**WORK TO COMPLETE**
Your task is to print all of the material verbatim.

(Excerpts from a spatial dataset)
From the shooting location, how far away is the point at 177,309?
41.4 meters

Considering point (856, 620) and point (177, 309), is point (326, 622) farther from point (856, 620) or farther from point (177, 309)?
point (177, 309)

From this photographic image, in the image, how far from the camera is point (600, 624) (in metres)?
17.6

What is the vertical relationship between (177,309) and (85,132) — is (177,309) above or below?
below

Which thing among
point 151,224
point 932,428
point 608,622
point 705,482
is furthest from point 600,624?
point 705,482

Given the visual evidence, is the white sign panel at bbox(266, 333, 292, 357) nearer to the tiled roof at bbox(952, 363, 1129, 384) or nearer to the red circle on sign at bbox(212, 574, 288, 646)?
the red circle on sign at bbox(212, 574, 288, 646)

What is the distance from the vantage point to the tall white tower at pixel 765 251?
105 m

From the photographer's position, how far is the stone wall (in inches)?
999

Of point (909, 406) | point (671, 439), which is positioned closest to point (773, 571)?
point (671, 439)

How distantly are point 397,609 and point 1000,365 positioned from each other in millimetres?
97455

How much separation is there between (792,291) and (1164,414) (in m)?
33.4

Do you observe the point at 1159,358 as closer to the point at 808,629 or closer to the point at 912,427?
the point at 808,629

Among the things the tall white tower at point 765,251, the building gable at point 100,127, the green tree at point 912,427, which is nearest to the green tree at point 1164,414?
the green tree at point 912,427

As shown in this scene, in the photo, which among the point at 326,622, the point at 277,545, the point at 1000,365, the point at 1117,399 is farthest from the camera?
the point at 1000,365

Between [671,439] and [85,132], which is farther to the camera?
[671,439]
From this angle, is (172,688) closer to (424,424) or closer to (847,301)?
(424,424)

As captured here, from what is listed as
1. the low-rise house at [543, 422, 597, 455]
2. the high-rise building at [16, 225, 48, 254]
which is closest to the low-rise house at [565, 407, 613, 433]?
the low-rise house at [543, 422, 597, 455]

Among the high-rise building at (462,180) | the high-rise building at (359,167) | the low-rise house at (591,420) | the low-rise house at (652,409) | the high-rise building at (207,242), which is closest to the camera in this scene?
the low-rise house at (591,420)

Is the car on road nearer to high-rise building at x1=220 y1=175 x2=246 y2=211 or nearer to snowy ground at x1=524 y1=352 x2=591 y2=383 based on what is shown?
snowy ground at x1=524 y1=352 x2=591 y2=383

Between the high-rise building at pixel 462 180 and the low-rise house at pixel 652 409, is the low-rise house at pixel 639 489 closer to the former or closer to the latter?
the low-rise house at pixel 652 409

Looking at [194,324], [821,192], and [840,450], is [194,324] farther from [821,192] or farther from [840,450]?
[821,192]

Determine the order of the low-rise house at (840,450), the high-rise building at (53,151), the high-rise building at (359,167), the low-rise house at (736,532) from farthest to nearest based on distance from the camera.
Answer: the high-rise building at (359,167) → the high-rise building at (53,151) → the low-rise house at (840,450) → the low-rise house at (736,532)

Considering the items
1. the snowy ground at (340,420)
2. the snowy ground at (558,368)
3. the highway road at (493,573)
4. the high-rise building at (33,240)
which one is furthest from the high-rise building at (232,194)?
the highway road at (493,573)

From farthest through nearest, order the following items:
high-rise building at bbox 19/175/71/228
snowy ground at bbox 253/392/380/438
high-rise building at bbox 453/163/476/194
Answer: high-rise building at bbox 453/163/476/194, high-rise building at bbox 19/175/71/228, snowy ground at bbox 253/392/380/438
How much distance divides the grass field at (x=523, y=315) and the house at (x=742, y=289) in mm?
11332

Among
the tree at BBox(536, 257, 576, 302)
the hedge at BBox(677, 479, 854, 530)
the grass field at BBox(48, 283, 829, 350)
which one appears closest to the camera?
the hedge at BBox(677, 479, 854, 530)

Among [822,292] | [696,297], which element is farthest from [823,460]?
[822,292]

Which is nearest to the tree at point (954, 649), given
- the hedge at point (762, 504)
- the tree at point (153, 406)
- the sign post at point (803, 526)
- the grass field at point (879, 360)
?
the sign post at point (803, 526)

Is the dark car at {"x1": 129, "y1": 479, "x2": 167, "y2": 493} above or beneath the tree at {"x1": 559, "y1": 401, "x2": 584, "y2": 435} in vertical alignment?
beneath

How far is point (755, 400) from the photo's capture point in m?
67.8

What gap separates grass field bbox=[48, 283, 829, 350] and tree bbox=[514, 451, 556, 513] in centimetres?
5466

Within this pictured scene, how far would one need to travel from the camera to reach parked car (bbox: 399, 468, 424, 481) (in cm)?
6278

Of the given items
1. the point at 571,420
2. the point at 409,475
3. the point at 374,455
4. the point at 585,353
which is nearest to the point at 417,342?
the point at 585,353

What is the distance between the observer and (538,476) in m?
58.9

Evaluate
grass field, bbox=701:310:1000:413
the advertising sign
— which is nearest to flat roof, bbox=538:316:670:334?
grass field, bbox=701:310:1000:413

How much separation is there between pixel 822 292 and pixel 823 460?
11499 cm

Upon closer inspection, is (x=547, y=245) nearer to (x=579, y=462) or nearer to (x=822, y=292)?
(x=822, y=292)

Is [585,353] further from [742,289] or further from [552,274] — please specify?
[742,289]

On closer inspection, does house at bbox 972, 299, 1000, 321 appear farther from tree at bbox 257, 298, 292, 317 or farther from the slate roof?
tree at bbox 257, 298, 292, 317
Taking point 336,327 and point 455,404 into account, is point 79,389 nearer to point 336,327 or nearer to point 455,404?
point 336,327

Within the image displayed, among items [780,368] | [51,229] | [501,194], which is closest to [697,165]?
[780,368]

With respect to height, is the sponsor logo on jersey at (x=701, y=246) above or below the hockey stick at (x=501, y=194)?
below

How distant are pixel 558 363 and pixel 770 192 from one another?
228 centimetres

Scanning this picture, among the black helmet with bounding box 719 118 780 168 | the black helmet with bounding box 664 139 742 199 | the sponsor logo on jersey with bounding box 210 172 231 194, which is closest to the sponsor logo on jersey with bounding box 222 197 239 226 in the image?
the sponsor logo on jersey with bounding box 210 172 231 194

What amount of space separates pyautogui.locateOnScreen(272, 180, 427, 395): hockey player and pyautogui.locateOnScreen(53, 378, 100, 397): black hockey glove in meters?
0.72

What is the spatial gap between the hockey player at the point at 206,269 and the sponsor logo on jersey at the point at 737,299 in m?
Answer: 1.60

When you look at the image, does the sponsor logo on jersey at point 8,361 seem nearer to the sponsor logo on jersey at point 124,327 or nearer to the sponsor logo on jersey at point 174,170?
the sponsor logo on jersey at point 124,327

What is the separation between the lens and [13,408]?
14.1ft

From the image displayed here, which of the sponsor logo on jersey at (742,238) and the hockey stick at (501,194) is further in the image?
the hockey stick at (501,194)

**WRITTEN ANSWER**
From the shooting location, how far away is the point at 177,309?
41.4 meters

Considering point (856, 620) and point (177, 309), is point (326, 622) farther from point (856, 620) or farther from point (177, 309)?
point (177, 309)

From this photographic image, in the image, how far from the camera is point (600, 624) (in metres)?
17.6

What is the vertical relationship between (177,309) and (85,132) — is (177,309) above or below?
below

Which thing among
point 151,224
point 932,428
point 608,622
point 705,482
is furthest from point 600,624?
point 705,482

Given the visual evidence, is the white sign panel at bbox(266, 333, 292, 357) nearer to the tiled roof at bbox(952, 363, 1129, 384) or nearer to the red circle on sign at bbox(212, 574, 288, 646)?
the red circle on sign at bbox(212, 574, 288, 646)

What is the distance from the vantage point to the tall white tower at pixel 765 251?
105 m

From the photographer's position, how far is the stone wall (in inches)?
999

Of point (909, 406) | point (671, 439), which is positioned closest to point (773, 571)?
point (671, 439)

How distantly are point 397,609 and point 1000,365 positioned from each other in millimetres?
97455

How much separation is there between (792,291) and (1164,414) (in m)?
33.4

Do you observe the point at 1159,358 as closer to the point at 808,629 or closer to the point at 912,427?
the point at 808,629

Among the things the tall white tower at point 765,251, the building gable at point 100,127, the green tree at point 912,427, which is nearest to the green tree at point 1164,414?
the green tree at point 912,427

As shown in this scene, in the photo, which among the point at 326,622, the point at 277,545, the point at 1000,365, the point at 1117,399 is farthest from the camera?
the point at 1000,365

Between [671,439] and [85,132], which is farther to the camera?
[671,439]
From this angle, is (172,688) closer to (424,424) or closer to (847,301)?
(424,424)

As captured here, from what is listed as
1. the low-rise house at [543, 422, 597, 455]
2. the high-rise building at [16, 225, 48, 254]
which is closest to the low-rise house at [565, 407, 613, 433]?
the low-rise house at [543, 422, 597, 455]

Among the high-rise building at (462,180) | the high-rise building at (359,167) | the low-rise house at (591,420) | the low-rise house at (652,409) | the high-rise building at (207,242), which is closest to the camera in this scene?
the low-rise house at (591,420)

Is the car on road nearer to high-rise building at x1=220 y1=175 x2=246 y2=211 or nearer to snowy ground at x1=524 y1=352 x2=591 y2=383 based on what is shown?
snowy ground at x1=524 y1=352 x2=591 y2=383

Between the high-rise building at pixel 462 180 and the low-rise house at pixel 652 409, is the low-rise house at pixel 639 489 closer to the former or closer to the latter?
the low-rise house at pixel 652 409

Looking at [194,324], [821,192], and [840,450], is [194,324] farther from [821,192] or farther from [840,450]?
[821,192]

Determine the order of the low-rise house at (840,450), the high-rise building at (53,151), the high-rise building at (359,167), the low-rise house at (736,532) from farthest to nearest based on distance from the camera.
Answer: the high-rise building at (359,167) → the high-rise building at (53,151) → the low-rise house at (840,450) → the low-rise house at (736,532)

Considering the items
1. the snowy ground at (340,420)
2. the snowy ground at (558,368)
3. the highway road at (493,573)
4. the high-rise building at (33,240)
which one is furthest from the high-rise building at (232,194)?
the highway road at (493,573)

From farthest through nearest, order the following items:
high-rise building at bbox 19/175/71/228
snowy ground at bbox 253/392/380/438
high-rise building at bbox 453/163/476/194
Answer: high-rise building at bbox 453/163/476/194, high-rise building at bbox 19/175/71/228, snowy ground at bbox 253/392/380/438
How much distance divides the grass field at (x=523, y=315) and the house at (x=742, y=289) in mm?
11332

Among
the tree at BBox(536, 257, 576, 302)
the hedge at BBox(677, 479, 854, 530)
the grass field at BBox(48, 283, 829, 350)
which one appears closest to the camera?
the hedge at BBox(677, 479, 854, 530)

Among [822,292] | [696,297], which element is farthest from [823,460]?
[822,292]

Which is nearest to the tree at point (954, 649), given
- the hedge at point (762, 504)
- the tree at point (153, 406)
- the sign post at point (803, 526)
- the grass field at point (879, 360)
?
the sign post at point (803, 526)

Is the dark car at {"x1": 129, "y1": 479, "x2": 167, "y2": 493} above or beneath the tree at {"x1": 559, "y1": 401, "x2": 584, "y2": 435} in vertical alignment?
beneath

How far is point (755, 400) from the photo's capture point in m?
67.8

What gap separates grass field bbox=[48, 283, 829, 350] and tree bbox=[514, 451, 556, 513] in centimetres?
5466

Within this pictured scene, how far would one need to travel from the camera to reach parked car (bbox: 399, 468, 424, 481) (in cm)?
6278

Of the given items
1. the point at 571,420
2. the point at 409,475
3. the point at 374,455
4. the point at 585,353
which is nearest to the point at 417,342?
the point at 585,353

What is the distance between the observer and (538,476) in m?
58.9

Evaluate
grass field, bbox=701:310:1000:413
the advertising sign
— which is nearest to flat roof, bbox=538:316:670:334?
grass field, bbox=701:310:1000:413

How much separation is there between pixel 822 292 and pixel 823 460?
11499 cm

Upon closer inspection, is (x=547, y=245) nearer to (x=579, y=462) or nearer to (x=822, y=292)?
(x=822, y=292)

Is [585,353] further from [742,289] or further from [552,274] — please specify?
[742,289]

On closer inspection, does house at bbox 972, 299, 1000, 321 appear farther from tree at bbox 257, 298, 292, 317 or farther from the slate roof?
tree at bbox 257, 298, 292, 317
Taking point 336,327 and point 455,404 into account, is point 79,389 nearer to point 336,327 or nearer to point 455,404?
point 336,327

Within the image displayed, among items [780,368] | [51,229] | [501,194], which is closest to [697,165]?
[780,368]

With respect to height, is the sponsor logo on jersey at (x=701, y=246) above or below the hockey stick at (x=501, y=194)?
below

How distant are pixel 558 363 and pixel 770 192 from one another?
228 centimetres

Scanning this picture, among the black helmet with bounding box 719 118 780 168 | the black helmet with bounding box 664 139 742 199 | the sponsor logo on jersey with bounding box 210 172 231 194, which is closest to the sponsor logo on jersey with bounding box 222 197 239 226 in the image?
the sponsor logo on jersey with bounding box 210 172 231 194

What amount of space separates pyautogui.locateOnScreen(272, 180, 427, 395): hockey player and pyautogui.locateOnScreen(53, 378, 100, 397): black hockey glove in meters?
0.72

What is the spatial gap between the hockey player at the point at 206,269 and the sponsor logo on jersey at the point at 737,299 in m?
Answer: 1.60

When you look at the image, does the sponsor logo on jersey at point 8,361 seem nearer to the sponsor logo on jersey at point 124,327 or nearer to the sponsor logo on jersey at point 174,170?
the sponsor logo on jersey at point 124,327

What is the separation between the lens and [13,408]?
14.1ft

From the image displayed here, which of the sponsor logo on jersey at (742,238) and the hockey stick at (501,194) is further in the image?
the hockey stick at (501,194)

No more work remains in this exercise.